La fameuse Route 1 islandaise. Surnommé The Ring Road, cet anneau unique de 1 300 kilomètres ceinture cette ile grande comme l’Angleterre. Mince lacet faufilé entre la mer rageuse, les volcans éteints et les pâturages de moutons, elle fait la promesse d’un périple épique au pays des anciens Vikings.
La Ring Road représente la quintessence de la route panoramique. Plusieurs publications spécialisées la considèrent comme l’une des plus belles du globe. Chaque été, des caravaniers du monde entier viennent par milliers la découvrir. D’abord parce qu’elle est incontournable pour visiter ce pays hors du commun, mais également pour le plaisir qu’elle procure à négocier ses courbes. Elle est une attraction à elle seule.

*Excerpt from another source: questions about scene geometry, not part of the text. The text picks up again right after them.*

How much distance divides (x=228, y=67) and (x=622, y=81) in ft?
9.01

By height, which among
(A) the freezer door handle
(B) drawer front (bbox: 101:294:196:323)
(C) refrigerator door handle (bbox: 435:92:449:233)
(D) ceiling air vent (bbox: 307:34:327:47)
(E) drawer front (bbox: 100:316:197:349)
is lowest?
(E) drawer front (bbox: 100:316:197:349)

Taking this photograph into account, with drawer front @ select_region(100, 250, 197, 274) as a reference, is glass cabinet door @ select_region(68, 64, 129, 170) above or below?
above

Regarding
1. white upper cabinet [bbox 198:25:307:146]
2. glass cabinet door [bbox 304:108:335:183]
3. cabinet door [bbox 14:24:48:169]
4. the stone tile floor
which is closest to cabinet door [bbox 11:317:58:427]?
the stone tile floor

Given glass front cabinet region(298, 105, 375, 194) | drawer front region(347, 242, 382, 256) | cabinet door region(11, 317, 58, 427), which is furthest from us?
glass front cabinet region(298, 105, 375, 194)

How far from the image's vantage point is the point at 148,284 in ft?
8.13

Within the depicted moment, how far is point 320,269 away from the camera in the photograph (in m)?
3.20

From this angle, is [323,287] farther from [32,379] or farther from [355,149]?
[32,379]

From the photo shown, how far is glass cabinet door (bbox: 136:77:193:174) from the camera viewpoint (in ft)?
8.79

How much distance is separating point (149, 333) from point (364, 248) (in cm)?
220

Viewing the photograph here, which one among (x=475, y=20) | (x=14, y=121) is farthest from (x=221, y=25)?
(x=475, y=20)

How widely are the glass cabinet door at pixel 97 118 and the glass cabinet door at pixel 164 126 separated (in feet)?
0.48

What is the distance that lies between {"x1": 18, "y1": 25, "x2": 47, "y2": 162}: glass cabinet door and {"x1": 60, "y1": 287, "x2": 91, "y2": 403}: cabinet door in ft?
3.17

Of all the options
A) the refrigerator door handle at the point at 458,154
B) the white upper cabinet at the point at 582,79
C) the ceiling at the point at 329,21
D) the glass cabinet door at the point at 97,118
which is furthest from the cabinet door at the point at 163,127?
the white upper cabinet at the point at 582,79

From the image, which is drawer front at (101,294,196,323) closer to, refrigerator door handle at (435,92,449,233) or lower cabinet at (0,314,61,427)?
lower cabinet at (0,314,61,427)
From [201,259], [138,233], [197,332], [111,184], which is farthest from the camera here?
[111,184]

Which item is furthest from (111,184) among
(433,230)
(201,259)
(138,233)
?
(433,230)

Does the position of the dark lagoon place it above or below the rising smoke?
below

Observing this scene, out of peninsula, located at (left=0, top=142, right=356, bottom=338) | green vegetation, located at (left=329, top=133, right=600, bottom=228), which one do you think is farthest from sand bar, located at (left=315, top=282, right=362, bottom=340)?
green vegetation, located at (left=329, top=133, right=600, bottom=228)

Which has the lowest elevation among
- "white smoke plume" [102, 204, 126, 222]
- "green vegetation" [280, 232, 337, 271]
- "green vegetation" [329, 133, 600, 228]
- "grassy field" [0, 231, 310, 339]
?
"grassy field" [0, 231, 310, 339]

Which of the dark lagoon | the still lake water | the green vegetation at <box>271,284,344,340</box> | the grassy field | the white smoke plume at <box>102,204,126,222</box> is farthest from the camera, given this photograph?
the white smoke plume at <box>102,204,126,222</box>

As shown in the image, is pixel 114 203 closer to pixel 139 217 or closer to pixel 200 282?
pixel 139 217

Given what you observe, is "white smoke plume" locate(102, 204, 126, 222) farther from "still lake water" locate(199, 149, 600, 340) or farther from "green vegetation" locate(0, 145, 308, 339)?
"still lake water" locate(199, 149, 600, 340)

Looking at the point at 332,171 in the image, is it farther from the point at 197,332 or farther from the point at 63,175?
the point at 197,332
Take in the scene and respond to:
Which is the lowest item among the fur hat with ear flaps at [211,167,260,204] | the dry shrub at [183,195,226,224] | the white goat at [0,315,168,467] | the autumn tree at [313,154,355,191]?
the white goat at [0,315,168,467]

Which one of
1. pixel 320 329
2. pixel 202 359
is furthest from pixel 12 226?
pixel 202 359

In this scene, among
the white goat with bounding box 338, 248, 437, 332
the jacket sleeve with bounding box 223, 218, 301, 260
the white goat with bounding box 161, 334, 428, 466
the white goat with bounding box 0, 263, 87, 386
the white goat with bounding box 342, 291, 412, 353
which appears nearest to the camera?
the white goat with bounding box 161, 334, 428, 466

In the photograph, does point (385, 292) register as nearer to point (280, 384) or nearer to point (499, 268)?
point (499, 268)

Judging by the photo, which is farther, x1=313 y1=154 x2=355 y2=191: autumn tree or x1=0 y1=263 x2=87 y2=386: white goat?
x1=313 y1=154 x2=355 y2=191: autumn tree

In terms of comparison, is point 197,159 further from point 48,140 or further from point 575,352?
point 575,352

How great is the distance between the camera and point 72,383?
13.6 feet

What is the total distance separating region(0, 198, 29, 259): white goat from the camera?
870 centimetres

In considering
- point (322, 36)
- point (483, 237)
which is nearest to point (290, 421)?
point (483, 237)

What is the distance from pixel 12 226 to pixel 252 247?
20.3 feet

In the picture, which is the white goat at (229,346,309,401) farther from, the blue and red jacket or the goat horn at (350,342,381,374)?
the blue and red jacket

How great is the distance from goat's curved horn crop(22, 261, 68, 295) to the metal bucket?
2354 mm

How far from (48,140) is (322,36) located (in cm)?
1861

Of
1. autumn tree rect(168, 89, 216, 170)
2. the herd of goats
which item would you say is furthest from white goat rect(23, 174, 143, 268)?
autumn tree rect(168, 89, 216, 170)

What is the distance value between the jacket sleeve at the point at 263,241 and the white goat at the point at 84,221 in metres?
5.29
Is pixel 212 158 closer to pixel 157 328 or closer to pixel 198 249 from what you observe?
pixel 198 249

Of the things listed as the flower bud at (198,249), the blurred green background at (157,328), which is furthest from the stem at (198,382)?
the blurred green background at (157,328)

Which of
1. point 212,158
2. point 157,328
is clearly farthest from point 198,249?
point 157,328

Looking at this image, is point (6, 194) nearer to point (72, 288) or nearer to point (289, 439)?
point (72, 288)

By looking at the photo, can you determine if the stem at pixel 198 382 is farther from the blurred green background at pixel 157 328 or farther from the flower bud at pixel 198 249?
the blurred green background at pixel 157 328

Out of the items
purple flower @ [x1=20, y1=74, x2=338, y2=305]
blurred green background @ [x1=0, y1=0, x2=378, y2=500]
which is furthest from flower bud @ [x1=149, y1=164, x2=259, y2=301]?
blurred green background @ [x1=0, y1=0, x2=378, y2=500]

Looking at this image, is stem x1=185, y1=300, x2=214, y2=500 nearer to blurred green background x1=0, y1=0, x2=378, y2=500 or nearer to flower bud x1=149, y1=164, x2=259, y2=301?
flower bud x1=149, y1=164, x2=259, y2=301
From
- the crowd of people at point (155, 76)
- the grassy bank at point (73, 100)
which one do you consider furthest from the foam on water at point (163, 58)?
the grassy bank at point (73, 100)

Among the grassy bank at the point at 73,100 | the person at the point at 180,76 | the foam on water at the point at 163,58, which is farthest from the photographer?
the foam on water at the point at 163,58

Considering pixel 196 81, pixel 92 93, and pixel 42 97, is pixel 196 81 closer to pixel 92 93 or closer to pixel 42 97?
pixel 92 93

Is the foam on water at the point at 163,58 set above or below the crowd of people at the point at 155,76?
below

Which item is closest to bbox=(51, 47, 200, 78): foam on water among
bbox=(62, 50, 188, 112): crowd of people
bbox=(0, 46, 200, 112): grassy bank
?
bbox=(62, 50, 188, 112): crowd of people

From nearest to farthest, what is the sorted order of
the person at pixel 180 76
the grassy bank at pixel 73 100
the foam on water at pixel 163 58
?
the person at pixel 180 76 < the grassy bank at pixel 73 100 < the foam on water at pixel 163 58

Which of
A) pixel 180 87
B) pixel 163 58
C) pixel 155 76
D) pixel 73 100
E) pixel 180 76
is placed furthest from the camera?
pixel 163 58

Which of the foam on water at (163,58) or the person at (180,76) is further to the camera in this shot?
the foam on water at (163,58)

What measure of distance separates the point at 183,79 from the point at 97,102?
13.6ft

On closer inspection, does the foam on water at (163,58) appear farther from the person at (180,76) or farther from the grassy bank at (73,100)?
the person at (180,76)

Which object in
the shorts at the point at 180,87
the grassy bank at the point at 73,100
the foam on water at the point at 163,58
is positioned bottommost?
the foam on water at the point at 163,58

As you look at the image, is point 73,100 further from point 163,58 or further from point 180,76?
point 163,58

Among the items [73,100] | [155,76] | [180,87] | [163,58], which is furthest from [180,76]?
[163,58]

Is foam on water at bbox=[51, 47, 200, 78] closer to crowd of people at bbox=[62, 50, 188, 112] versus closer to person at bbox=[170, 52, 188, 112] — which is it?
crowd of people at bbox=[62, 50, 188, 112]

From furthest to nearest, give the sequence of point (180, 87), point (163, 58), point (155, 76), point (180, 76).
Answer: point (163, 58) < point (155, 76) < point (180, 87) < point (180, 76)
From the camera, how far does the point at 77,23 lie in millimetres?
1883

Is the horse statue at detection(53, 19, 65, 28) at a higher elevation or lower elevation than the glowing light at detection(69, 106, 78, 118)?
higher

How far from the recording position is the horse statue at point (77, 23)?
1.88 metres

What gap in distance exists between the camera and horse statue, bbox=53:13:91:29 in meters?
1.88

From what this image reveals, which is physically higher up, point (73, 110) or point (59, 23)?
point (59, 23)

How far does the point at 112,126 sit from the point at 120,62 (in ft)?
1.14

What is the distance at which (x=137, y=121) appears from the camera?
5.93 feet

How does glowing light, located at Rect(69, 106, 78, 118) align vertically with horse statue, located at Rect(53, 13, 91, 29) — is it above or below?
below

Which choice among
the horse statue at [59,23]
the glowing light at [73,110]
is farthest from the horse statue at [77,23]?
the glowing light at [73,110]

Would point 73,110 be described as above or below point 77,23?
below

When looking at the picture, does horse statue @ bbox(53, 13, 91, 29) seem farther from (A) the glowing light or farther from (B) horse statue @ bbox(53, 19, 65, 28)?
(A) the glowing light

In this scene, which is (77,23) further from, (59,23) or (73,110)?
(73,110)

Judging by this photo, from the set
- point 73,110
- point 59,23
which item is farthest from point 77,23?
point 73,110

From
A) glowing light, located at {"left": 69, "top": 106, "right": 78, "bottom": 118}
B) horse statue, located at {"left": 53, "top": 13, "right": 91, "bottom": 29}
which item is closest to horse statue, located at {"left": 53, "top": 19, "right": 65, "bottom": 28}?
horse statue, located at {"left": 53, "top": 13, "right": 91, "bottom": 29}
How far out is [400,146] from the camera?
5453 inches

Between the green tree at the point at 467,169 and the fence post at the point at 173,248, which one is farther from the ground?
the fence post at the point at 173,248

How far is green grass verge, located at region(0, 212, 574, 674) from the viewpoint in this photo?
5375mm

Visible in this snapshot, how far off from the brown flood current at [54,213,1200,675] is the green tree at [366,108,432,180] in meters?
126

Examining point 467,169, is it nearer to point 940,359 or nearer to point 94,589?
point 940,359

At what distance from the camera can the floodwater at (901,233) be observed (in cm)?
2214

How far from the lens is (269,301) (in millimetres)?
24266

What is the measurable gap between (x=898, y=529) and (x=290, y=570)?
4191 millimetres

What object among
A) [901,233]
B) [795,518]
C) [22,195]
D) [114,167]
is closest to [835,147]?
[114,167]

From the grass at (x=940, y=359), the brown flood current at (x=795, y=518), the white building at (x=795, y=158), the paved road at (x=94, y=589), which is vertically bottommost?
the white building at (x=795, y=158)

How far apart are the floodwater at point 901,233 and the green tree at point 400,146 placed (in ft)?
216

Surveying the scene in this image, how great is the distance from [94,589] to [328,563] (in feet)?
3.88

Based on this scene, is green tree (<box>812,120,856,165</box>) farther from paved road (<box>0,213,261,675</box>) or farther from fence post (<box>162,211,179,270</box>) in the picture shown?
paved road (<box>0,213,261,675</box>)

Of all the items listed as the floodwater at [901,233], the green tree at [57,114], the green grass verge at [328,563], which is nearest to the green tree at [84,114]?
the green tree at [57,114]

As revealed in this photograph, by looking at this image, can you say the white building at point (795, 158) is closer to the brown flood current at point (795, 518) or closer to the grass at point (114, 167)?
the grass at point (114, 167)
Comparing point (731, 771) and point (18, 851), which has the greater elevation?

Son tracé est un bijou, presque une œuvre d’anthologie. On croirait que ses ingénieurs l’ont dessinée à regret, parfois toute en zigzags à travers les rochers et les vallons, avec l’obsession de ne rien saccager du paysage. Pas plus large que nécessaire, sans fossé ni accotement, elle se glisse en toute discrétion entre les pâturages, sur les berges des rivières ou à flanc de montagne. Avec ses montées en lacets, ses virages serrés dans les fiords et ses petits ponts à voie unique, la Route 1 procure un réel plaisir de conduite, presque sportif. Même au volant d’un camping-car filant à 90 km/h maximum.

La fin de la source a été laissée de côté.